Le directeur de la photographie, Mauro Herce, l’assume : il s’agissait de capter un sentiment d’errance absolue, loin de toute contextualisation politique directe. Une approche renforcée par les choix esthétiques du film, également tourné dans les paysages arides d’Aragon, notamment autour de Saragosse.
Mais pour le Polisario, ce silence est précisément le problème.
En reprochant au film de ne pas traiter un conflit qui n’est ni son sujet ni son propos, le mouvement séparatiste révèle surtout son propre désarroi stratégique. Incapable d’imposer son narratif sur le terrain diplomatique international, il tente de forcer son inscription dans des œuvres culturelles qui ne lui sont pas destinées.

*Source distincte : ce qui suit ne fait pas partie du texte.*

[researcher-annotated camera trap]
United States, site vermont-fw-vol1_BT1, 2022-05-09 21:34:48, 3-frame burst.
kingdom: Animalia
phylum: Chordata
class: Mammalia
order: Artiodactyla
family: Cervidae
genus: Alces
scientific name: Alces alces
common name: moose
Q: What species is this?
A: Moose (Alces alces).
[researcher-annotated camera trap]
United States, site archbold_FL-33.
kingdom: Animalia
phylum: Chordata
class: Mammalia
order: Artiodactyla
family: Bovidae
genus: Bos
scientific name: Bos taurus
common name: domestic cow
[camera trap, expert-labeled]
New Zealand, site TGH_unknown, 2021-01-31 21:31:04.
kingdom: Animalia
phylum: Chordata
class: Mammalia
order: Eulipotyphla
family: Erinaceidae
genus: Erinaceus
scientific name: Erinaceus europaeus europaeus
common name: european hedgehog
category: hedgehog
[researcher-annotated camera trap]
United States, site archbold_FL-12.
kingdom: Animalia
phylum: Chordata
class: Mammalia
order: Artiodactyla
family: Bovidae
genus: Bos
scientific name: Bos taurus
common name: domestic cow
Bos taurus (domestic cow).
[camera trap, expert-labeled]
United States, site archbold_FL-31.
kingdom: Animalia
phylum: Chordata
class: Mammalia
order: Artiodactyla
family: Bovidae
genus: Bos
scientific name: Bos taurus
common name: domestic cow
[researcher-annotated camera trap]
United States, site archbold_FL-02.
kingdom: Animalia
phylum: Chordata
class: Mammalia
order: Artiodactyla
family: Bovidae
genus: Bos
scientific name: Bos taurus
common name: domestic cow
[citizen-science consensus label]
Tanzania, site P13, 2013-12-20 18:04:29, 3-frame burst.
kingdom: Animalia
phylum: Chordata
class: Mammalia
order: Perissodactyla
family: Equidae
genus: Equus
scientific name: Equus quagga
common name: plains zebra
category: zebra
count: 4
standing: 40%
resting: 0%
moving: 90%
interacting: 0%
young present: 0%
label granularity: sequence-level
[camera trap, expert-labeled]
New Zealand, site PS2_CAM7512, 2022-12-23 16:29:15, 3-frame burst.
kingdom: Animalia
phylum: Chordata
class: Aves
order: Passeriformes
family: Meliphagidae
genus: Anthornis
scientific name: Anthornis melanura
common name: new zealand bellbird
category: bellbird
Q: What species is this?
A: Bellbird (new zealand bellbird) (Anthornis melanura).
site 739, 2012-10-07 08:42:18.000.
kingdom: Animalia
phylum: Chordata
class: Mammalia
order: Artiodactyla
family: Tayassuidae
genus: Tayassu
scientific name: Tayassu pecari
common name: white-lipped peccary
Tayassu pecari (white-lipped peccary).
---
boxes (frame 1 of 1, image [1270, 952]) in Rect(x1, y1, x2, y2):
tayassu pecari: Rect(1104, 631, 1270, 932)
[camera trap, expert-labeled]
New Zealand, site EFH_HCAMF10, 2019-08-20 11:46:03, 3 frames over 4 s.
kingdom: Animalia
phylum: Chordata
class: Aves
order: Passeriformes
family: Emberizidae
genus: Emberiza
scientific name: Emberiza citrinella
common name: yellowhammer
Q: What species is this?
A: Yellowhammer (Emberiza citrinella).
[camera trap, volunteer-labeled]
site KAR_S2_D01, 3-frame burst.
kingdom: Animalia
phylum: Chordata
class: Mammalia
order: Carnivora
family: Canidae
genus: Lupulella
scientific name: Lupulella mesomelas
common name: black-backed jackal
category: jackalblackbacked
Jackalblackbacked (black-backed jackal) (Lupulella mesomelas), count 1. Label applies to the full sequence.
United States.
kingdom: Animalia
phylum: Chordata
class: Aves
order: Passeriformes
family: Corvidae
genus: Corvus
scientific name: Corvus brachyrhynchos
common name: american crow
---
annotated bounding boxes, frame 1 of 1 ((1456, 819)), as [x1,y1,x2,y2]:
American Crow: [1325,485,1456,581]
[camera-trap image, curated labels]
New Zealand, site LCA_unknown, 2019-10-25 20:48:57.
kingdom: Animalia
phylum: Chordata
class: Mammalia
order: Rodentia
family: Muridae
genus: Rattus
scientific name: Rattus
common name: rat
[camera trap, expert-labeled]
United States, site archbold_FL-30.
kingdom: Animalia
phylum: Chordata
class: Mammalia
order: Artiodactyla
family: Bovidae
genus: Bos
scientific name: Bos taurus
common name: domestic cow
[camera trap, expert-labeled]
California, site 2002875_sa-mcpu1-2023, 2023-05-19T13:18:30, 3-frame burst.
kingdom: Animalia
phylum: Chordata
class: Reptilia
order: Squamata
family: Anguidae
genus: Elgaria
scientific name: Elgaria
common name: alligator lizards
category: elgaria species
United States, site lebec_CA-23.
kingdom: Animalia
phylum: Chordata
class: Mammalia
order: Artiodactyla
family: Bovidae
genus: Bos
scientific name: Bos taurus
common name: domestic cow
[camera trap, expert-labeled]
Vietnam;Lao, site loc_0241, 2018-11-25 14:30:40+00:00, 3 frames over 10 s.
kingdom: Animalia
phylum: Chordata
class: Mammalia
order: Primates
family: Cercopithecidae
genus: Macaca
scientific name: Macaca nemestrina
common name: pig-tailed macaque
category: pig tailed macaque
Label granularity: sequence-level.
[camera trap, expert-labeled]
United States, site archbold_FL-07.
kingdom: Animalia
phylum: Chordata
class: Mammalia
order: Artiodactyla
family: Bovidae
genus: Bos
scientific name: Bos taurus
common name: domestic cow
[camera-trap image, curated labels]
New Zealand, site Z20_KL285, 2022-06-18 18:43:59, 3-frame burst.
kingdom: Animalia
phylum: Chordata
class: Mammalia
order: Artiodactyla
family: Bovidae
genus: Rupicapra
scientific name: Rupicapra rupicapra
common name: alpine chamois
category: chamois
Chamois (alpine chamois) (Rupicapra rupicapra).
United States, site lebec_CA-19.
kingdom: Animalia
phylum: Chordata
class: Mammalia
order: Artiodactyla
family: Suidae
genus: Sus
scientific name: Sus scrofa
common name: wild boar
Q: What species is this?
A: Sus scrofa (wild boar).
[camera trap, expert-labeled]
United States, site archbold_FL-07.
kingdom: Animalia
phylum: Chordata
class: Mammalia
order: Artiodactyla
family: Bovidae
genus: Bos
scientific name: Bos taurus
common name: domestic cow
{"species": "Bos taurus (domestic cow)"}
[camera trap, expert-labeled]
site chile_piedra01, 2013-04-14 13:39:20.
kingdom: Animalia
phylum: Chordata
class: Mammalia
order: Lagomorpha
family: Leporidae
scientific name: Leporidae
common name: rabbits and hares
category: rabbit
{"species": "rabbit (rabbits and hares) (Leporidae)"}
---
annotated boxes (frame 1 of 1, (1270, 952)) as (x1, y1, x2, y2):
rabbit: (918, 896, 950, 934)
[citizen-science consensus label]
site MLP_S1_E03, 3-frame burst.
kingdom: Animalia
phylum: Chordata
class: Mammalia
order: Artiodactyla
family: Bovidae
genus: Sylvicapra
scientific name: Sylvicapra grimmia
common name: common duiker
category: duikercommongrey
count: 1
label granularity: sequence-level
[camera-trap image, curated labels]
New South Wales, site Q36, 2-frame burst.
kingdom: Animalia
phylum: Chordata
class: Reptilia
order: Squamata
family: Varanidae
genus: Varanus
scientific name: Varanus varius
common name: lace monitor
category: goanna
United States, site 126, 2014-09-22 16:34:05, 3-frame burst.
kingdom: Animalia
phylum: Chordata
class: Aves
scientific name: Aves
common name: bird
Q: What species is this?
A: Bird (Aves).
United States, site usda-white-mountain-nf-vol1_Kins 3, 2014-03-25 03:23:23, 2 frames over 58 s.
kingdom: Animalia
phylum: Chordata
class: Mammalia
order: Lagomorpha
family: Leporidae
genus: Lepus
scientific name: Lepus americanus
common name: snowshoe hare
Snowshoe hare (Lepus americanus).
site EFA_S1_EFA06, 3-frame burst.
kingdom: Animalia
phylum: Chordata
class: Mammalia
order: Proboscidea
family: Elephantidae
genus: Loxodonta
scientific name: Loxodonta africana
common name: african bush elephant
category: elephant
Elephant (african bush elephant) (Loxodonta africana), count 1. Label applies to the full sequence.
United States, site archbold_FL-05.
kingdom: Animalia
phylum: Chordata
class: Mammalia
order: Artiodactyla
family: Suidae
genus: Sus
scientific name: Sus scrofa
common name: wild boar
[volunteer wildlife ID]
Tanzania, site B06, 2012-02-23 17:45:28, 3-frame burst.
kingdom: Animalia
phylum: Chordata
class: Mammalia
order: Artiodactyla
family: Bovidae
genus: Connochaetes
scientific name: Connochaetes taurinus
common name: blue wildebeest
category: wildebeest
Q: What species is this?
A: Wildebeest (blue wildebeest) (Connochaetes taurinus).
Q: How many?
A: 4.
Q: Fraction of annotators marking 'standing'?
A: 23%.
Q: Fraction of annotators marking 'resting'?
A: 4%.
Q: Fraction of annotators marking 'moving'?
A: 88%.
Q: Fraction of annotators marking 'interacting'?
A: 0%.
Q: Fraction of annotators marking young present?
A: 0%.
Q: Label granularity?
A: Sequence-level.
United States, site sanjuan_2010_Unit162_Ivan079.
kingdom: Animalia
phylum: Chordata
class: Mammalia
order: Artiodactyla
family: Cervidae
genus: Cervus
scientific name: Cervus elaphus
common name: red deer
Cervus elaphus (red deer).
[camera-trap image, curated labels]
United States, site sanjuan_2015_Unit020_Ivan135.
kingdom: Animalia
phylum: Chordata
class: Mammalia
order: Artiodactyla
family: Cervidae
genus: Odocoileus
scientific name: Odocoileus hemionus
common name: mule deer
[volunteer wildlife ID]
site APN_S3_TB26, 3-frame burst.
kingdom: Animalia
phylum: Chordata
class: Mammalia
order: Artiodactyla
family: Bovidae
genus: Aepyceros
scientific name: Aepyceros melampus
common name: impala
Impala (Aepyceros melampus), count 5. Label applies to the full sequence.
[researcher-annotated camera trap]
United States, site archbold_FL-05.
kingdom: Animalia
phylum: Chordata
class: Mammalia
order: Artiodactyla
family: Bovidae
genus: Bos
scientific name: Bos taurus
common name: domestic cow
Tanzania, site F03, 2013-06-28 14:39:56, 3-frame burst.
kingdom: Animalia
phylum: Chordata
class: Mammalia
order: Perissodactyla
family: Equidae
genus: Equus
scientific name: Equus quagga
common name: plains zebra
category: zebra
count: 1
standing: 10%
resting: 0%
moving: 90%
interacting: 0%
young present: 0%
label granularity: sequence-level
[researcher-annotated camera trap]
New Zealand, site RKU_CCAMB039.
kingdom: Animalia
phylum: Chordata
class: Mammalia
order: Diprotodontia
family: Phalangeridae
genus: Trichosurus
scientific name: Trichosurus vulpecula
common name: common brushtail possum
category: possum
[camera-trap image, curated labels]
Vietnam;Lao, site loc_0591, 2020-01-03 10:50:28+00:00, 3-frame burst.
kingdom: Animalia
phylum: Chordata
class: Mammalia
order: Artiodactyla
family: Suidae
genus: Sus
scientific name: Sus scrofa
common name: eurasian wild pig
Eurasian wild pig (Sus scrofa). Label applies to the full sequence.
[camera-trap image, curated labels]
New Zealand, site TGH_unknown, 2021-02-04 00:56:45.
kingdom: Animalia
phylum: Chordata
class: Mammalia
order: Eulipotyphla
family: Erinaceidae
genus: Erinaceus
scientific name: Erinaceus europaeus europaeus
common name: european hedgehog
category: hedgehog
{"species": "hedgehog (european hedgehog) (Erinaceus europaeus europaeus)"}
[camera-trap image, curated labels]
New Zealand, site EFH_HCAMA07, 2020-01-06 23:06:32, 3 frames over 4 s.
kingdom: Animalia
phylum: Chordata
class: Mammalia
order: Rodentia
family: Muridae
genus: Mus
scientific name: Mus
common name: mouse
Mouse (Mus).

Ironie de la polémique : Sirat est profondément marqué par l’expérience marocaine de son réalisateur. Oliver Laxe a vécu plus de dix ans au Maroc, une période qu’il décrit lui-même comme fondatrice. « À Londres, je ne comprenais rien. Au Maroc, j’ai tout compris », confiait-il, évoquant une quête spirituelle nourrie notamment par le soufisme.
Cette dimension, omniprésente dans le film, ancre l’œuvre dans une logique artistique et existentielle, loin des lectures militantes que certains tentent d’y projeter.
Mais c’est précisément cette relation assumée au Maroc qui cristallise les attaques.
En s’attaquant à un film plutôt qu’à des acteurs politiques ou institutionnels, le Front Polisario envoie un signal clair : le rapport de force s’est déplacé. Faute de leviers concrets, la bataille devient symbolique, médiatique et parfois même opportuniste.
Car derrière la critique du film se dessine une réalité plus brutale : l’essoufflement d’un discours qui peine à trouver un écho à l’international.
En visant un succès cinématographique largement salué pour sa portée artistique, le Polisario prend le risque d’apparaître déconnecté voire en décalage total avec les enjeux réels du moment.
Au final, Sirat n’est pas devenu un objet politique par intention. Il l’est devenu par récupération. Et dans cette tentative de détourner une œuvre pour exister dans le débat, c’est peut-être moins le film qui est mis en cause… que l’impasse stratégique d’un Polisario en quête de visibilité.